Industrial Light & Magic, the visual effects arm of Lucasfilm, published their stunning concept art for Star Wars: The Force Awakens. The portfolio revealed variations of characters and planets rendered well before casting and locations were finalized. Below are just a few of the photos.
Above are some of the first renderings of Kylo Ren. Given the importance of Vader’s influence on the villain, it makes sense that Ren’s idolizing of his grandfather might include the physical manifestation of the latter. The more-man-than-machine look that Ren ultimately embodied, however, was probably the more appropriate choice for the petulant, tantrum-prone heir of Vader.
A more grizzly looking Han Solo, complete with the requisite white beard, and flossed out in a new winter coat. Harrison Ford never grew the “contractually obligated beard” that Mark Hamill flashed on Twitter during the filming of The Force Awakens. This would have been a great look, but more importantly, what is the identity of the android holding the blaster in this face-off?
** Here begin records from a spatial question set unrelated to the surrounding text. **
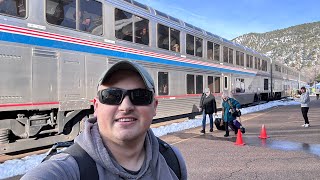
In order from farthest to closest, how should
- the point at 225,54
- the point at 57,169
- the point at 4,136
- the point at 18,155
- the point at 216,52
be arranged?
1. the point at 225,54
2. the point at 216,52
3. the point at 18,155
4. the point at 4,136
5. the point at 57,169

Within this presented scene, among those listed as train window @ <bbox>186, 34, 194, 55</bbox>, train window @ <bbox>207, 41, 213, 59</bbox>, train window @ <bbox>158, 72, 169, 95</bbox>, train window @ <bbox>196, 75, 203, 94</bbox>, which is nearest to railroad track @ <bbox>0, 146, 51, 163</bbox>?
train window @ <bbox>158, 72, 169, 95</bbox>

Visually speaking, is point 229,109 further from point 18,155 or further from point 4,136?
point 4,136

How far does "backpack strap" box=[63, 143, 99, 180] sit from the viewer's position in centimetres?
143

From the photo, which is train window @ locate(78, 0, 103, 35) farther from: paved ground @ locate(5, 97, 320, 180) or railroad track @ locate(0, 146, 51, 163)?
paved ground @ locate(5, 97, 320, 180)

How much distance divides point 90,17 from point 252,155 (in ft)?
18.7

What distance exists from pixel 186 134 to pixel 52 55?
524cm

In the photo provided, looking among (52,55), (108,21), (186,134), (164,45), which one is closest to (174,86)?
(164,45)

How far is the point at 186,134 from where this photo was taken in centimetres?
1118

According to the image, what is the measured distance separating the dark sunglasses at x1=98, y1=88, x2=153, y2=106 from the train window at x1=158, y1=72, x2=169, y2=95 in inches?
435

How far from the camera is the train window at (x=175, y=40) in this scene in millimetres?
13655

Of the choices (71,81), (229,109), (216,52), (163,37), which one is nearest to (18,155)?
(71,81)

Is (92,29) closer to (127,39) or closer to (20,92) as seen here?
(127,39)

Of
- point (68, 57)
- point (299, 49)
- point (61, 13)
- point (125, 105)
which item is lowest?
point (125, 105)

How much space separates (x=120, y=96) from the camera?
164 centimetres
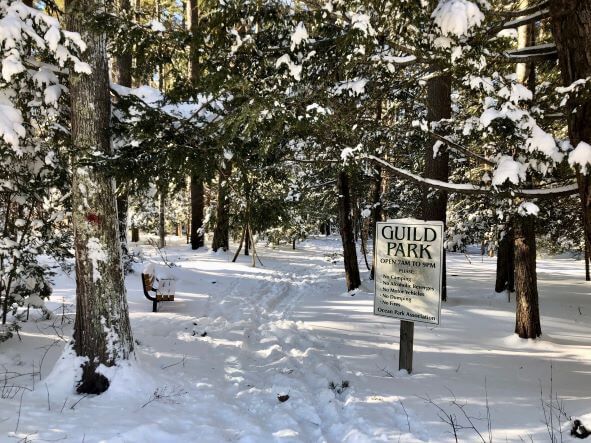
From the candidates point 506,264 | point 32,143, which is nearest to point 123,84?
point 32,143

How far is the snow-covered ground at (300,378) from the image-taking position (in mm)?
4297

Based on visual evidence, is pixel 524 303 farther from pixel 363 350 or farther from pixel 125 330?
pixel 125 330

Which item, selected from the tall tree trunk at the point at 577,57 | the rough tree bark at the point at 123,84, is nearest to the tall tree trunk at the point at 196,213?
the rough tree bark at the point at 123,84

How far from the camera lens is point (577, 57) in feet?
13.0

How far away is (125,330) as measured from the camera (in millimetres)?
5383

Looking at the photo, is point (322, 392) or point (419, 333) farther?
point (419, 333)

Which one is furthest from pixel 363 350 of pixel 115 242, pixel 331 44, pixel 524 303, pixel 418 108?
pixel 418 108

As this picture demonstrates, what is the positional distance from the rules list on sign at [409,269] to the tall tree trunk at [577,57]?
195 cm

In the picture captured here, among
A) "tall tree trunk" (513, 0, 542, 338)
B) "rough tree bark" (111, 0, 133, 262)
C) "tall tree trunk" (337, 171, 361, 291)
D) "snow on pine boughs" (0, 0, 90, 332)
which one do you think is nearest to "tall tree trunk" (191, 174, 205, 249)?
"rough tree bark" (111, 0, 133, 262)

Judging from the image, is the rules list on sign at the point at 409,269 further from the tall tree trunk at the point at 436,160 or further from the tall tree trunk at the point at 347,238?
Answer: the tall tree trunk at the point at 347,238

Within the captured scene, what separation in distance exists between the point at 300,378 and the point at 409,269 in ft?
7.17

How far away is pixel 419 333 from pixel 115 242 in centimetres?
575

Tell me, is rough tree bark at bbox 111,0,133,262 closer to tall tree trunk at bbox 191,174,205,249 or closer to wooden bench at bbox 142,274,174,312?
wooden bench at bbox 142,274,174,312

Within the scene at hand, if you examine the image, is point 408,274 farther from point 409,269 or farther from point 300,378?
point 300,378
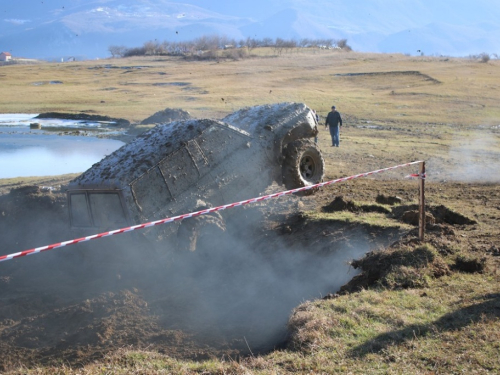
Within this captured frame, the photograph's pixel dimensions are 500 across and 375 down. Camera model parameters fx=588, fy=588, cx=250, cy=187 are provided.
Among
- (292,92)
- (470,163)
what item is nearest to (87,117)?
(292,92)

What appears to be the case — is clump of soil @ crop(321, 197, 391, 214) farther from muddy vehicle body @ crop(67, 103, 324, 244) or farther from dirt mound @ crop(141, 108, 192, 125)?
dirt mound @ crop(141, 108, 192, 125)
Casting for The Force Awakens was completed in early 2014, which means this art was done well beforehand. It appears to illustrate Kylo Ren, sans the infamous cross-guard bladed lightsaber. He is dueling with Rey, who may or may not have been female at this point in production, with who is likely Finn in the foreground.
Based on the grounded Star Destroyer, this was going to be the original home of Rey. A bit more colorful than the beige of Jakku, but barren and war-ravaged nonetheless. The two suns setting over the Star Destroyer evoke images of Tatooine, but off to the left is clearly a body of water, which negates any connection.
There would have been no better time than the present to deploy a Jedi with a man-bun. But given the indelible nature of Star Wars imagery, this is one that would have been regrettable down the road. The Luke Skywalker we were delivered leaves no room for complaint.
Rick Carter, co-production designer for The Force Awakens, had this to say regarding the artwork:
"“Each artist began to explore his individual response, and collectively, we began to answer, with our words and art. Out of our brainstorming sessions emerged visual imagery of where we might want to go and what it would look like when we got there. We were not merely illustrating scenes that already existed: we were initiating storytelling concepts through the visual images themselves.”"
The complete catalog of artwork can be viewed at Industrial Light & Magic’s website.